Son derece haklı ve meşru olan talepler Osmanlı yönetiminde öfke yaratır. Seferberlik ilan edilerek, Dağıstanlı Fazıl Mehmet Paşa komutasındaki ordu kuvvetleri Barzan bölgesine sevk edilir. Şeyh II.Abdulselam, bölgenin yakılıp yıkılmasını engellemek maksadıyla Hakkâri bölgesine, Mar Şemun’un yanına çekilir. Bölge, Osmanlı ordusunun yıkımından nasibini alır ve Barzani ailesinin geride kalan fertleri tutuklanarak Musul hapishanesine gönderilir. Bunların arasında halen üç yaşında olan Mela Mustafa Barzani’de bulunmaktadır. Annesi ile beraber hapishane hayatı ile bebeklik çağında tanışacaktır. Şeyh II. Abdulselam topladığı kuvvetlerle 1909 yılında Barzan bölgesine döner ve Osmanlı kuvvetlerine ağır zayiatlar verdirir. Bölgede çatışmalar devam ederken, İttihat-ı Terakki, Sultan II. Abdulhamit devirerek yönetimi ele geçirir. Geçiş döneminin de etkisiyle yeni Osmanlı yönetimi, Şeyh II. Abdulselam ile uzlaşma yolunu seçer. Bölgede nispeten şartlar normale dönmeye başlar. Fazıl Mehmet Paşa geri çekilir ve yerine Mirliva Esat Bey gönderilir.
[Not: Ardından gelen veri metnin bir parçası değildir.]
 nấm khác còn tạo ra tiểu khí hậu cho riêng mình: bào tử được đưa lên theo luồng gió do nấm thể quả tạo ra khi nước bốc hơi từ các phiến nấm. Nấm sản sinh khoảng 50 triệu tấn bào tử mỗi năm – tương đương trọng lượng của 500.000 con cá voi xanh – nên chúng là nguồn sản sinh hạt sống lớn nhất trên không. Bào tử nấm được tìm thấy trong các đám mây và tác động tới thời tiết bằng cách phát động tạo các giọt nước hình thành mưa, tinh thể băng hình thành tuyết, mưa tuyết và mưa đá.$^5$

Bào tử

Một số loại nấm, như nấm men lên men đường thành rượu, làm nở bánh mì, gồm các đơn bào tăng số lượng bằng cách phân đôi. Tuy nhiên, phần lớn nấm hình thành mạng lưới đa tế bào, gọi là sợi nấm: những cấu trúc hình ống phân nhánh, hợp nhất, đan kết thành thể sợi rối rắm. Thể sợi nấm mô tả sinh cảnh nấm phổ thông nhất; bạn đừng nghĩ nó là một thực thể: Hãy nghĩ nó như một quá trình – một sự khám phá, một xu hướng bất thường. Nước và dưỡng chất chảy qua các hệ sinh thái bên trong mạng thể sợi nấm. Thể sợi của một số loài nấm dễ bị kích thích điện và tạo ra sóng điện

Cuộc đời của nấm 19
Babıali’ye gönderilen Kürt talepleri, aynı zamanda İstanbul’da mukim Kürt entelijansına da (Şerif Paşa, Emir Ali Bedirxan, Seyyid Abdulkadir) sunulur. O günün şartlarında çok azı hariç ziyadesiyle İttihat-ı Terakki ile sıcak ilişkiler içerisindedir. Bu sürece Taşnak dahildir. “Abdulhamit gidecek, hürriyet gelecek” formatı ile fazlasıyla meşguller. İttihat-ı Terakki’nin 1908 yılında iktidara gelişi, hürriyete vesile olmayacak yeni felaketlerin kapısını aralayacaktır.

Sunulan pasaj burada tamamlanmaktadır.